Weighted accuracy evolution with the number of features using a k-NN classifier for different k-values [3, 5, 7, 9, 15, 25]

Fig. 5
figure 5

Weighted accuracy for different SVM parameters and considering 40 features (chosen by mRMR). The grid search was performed with \(C = 2^{ - 5} ,2^{ - 3} , \ldots ,2^{15}\) and \(\gamma = 2^{ - 15} ,2^{ - 13} , \ldots ,2^{5}\)

The confusion matrix represented in Table 3, shows that for SVM with \(C = 2^{ - 1}\) and \(\gamma = 2^{ - 1}\), it can be seen that the B-phases were confused with the A1 and A2 subtypes in average 11% of the times, and confused with A3 subtype only 7% of the times. 22% of the A1 phases were confused with A2, but only 5% with A3. A2 was more confused with A1, although the algorithm considered 21% of these phases as B-phases. A3 was the one with lower sensitivity and its misclassification is quite high: 32% were confused with A2, 27% with B-phase and 17% with A1. The A3 and A1 were the most distinct types, thus it was expectable that they were less confused.

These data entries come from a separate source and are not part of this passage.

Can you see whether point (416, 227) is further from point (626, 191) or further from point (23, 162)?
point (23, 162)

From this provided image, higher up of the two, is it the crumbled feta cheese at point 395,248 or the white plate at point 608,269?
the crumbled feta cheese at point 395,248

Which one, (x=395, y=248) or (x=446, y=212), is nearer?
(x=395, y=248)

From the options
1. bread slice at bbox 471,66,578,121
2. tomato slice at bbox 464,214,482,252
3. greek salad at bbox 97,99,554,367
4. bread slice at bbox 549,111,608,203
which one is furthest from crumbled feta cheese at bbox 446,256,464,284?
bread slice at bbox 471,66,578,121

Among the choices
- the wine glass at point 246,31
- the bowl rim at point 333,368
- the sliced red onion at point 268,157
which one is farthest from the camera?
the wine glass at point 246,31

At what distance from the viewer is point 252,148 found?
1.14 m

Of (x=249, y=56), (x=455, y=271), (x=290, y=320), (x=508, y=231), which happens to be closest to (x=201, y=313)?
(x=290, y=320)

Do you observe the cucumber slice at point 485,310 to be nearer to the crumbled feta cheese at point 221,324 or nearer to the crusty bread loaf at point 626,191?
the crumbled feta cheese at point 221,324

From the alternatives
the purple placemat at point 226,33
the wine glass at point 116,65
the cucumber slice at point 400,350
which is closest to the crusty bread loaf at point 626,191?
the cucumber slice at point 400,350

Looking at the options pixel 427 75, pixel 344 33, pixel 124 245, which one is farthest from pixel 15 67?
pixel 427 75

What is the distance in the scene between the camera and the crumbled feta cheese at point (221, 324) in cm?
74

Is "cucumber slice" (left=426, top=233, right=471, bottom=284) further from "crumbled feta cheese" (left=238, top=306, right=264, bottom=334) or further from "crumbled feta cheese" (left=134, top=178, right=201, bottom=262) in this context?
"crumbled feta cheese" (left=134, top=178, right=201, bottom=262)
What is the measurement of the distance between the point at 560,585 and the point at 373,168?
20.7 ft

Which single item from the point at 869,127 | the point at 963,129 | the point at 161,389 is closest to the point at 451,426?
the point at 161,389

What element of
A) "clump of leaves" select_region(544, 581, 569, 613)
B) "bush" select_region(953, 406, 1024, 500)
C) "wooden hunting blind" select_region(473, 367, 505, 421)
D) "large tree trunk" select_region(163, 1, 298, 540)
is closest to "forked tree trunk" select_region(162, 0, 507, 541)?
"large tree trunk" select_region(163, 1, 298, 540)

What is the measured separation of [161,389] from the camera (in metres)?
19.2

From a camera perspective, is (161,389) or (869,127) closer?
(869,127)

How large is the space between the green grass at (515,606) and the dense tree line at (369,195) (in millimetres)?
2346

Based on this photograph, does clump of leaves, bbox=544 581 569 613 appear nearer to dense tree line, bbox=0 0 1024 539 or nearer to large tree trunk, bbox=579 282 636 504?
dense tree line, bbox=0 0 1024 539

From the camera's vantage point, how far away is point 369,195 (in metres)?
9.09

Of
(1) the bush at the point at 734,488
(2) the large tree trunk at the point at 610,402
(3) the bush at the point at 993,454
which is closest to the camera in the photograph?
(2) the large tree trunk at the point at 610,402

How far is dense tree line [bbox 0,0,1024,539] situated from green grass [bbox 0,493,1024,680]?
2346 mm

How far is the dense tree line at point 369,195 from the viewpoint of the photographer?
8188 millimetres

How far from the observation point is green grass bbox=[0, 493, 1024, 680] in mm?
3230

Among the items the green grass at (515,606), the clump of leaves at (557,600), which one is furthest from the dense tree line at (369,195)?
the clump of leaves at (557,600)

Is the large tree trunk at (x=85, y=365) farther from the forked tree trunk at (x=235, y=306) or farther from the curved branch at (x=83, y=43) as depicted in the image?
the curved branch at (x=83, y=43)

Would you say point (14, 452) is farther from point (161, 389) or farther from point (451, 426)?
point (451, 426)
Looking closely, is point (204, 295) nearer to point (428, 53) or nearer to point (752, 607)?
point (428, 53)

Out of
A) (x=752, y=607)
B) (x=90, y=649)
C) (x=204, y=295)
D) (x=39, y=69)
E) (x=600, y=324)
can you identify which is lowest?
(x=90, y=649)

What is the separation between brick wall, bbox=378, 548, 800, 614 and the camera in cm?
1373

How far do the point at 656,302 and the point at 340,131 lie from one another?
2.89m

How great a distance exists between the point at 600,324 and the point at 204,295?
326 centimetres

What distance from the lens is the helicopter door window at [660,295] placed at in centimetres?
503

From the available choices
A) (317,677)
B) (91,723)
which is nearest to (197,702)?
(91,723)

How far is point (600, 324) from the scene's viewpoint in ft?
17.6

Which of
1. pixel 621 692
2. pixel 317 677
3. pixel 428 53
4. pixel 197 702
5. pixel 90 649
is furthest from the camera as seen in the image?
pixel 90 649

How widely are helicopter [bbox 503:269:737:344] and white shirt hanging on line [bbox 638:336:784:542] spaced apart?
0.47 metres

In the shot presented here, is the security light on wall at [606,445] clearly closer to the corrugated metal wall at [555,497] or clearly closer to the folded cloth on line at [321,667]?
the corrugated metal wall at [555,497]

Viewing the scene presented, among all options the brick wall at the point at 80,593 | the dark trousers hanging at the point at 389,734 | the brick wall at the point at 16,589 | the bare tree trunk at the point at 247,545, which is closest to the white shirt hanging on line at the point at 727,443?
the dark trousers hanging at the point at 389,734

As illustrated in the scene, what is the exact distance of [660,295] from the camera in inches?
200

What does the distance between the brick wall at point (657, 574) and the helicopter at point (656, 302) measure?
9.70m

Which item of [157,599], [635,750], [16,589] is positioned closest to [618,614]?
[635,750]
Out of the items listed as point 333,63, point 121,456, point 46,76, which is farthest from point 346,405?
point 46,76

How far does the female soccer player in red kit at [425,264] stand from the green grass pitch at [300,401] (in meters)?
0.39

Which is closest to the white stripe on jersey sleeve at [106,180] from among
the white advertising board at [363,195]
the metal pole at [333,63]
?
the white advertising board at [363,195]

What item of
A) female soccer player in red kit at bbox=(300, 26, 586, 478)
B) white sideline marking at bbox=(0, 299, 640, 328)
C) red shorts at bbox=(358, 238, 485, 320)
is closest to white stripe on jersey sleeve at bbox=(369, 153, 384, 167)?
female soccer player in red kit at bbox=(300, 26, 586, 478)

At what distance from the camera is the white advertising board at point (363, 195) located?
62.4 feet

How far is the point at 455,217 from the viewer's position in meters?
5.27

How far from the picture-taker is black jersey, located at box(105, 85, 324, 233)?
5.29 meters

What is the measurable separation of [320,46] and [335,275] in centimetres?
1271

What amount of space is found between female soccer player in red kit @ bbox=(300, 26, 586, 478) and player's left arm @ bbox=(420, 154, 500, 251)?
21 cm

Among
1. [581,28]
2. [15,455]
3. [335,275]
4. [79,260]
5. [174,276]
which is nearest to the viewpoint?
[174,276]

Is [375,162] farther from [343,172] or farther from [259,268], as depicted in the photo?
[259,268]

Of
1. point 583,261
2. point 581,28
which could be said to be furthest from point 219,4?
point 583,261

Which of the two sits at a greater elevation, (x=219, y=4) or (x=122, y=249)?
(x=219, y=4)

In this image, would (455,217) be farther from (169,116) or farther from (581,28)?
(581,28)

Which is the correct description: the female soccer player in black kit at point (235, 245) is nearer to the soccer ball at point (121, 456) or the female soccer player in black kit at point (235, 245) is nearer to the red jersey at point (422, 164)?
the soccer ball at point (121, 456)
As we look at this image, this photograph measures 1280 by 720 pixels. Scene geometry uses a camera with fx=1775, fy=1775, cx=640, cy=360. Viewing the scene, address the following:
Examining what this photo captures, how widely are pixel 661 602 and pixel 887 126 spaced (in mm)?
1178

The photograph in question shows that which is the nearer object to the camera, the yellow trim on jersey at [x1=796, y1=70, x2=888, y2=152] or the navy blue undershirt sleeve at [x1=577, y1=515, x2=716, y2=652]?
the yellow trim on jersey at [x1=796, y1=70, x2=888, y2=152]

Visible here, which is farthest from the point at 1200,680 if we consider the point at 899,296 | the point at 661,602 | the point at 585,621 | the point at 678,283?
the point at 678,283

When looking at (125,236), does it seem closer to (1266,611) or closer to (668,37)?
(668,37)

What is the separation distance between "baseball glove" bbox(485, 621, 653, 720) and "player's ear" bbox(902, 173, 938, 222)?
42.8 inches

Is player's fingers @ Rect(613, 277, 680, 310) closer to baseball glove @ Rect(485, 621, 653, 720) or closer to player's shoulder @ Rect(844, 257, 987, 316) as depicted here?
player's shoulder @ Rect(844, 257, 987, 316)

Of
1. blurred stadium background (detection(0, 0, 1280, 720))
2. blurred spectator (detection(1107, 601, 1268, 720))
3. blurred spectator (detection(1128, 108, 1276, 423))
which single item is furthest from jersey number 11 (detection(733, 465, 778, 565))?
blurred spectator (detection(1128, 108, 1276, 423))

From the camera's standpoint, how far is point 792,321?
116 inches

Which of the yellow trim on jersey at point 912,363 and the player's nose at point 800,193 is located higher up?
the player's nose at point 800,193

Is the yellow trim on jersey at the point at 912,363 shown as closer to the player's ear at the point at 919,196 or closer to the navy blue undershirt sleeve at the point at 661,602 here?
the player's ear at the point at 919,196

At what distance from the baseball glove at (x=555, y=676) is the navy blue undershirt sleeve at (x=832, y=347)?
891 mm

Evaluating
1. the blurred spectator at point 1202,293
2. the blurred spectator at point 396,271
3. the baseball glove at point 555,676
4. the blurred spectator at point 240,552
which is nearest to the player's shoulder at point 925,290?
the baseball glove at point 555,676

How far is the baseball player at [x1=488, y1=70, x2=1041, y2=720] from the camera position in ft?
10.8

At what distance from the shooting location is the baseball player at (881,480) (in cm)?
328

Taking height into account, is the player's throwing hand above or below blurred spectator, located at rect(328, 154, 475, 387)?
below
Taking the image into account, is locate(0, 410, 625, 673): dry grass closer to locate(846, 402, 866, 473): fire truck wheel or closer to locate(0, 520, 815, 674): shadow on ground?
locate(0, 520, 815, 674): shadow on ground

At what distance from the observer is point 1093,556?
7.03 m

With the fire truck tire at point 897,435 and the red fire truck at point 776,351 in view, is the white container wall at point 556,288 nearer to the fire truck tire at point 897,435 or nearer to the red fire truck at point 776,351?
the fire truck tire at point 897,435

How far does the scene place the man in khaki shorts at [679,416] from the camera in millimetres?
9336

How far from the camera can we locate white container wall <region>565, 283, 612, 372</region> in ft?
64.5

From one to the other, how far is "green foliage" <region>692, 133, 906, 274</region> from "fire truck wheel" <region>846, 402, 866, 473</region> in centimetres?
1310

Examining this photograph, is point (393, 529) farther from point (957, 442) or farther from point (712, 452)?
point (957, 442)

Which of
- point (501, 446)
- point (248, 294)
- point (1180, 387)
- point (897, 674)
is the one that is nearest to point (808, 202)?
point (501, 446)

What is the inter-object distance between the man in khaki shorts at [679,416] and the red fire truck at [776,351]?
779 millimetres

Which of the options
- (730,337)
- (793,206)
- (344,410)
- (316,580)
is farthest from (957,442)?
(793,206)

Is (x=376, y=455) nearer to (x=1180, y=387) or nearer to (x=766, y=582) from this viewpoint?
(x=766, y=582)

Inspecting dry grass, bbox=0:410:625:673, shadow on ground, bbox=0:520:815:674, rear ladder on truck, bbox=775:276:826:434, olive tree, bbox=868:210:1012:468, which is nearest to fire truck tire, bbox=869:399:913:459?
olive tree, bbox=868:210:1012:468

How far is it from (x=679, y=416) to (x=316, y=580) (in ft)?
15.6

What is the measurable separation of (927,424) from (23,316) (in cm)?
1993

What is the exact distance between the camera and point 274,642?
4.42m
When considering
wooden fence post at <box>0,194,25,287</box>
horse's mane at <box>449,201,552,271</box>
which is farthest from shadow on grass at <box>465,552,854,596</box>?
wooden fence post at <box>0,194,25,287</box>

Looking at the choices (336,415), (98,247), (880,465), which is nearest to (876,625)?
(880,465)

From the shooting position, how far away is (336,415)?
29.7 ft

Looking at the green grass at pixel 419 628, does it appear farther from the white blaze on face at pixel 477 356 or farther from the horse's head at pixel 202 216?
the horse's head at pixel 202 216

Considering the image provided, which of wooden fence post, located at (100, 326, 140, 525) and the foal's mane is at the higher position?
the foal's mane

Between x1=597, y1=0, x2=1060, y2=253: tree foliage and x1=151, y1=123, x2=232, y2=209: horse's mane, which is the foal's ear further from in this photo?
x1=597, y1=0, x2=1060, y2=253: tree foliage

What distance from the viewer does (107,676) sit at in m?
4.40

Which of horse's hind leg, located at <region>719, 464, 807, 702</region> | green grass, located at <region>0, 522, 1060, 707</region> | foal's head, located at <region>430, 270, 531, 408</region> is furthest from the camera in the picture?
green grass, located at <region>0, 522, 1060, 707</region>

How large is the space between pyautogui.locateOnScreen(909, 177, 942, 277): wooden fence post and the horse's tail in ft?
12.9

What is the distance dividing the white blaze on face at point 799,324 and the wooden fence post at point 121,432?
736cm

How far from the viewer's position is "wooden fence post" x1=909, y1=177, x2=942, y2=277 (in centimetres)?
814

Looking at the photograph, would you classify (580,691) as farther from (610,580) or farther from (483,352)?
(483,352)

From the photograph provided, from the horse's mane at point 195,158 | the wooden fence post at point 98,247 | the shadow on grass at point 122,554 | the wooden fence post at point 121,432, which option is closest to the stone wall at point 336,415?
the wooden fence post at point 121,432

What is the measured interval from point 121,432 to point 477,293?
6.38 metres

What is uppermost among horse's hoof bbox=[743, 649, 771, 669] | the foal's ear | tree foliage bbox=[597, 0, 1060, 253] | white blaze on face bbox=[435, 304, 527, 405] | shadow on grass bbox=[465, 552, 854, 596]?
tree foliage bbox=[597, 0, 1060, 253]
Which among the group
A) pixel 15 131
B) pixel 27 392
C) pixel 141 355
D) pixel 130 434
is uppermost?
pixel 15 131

Table 3 Mean of confusion matrix for an SVM classifier using the 40 features ranked by mRMR, for the parameters of C = 2−1 and γ = 2−1


Using a DA classifier QDA achieved greater accuracy values than LDA, for all dimensions. More precisely, accuracy stabilized around 70% for more than 12 dimensions. Although the WAC significantly dropped for a classifier with more than 12 dimensions as can be observed in Fig. 6. A WAC of 49% was achieved using 12 components, that corresponded to an AC of 68%.

Fig. 6
figure 6

Evolution of WAC with the number of PCA principal components used to build a model with LDA (L) and QDA (Q)

The results obtained with a k-NN classifier using PCA components was quite similar with the ones obtained with feature selection by mRMR, as presented in Fig. 7. Besides this similarity the performance using PCA started to stabilize for more than 30 components as when using mRMR. The WAC registered for 40 principal components and for k = 25 was 47%, corresponding to an AC of 61%.

Fig. 7
figure 7

Weighted accuracy evolution with the number of PCA principal components using a k-NN classifier for different k-values [3, 5, 7, 9, 15, 25]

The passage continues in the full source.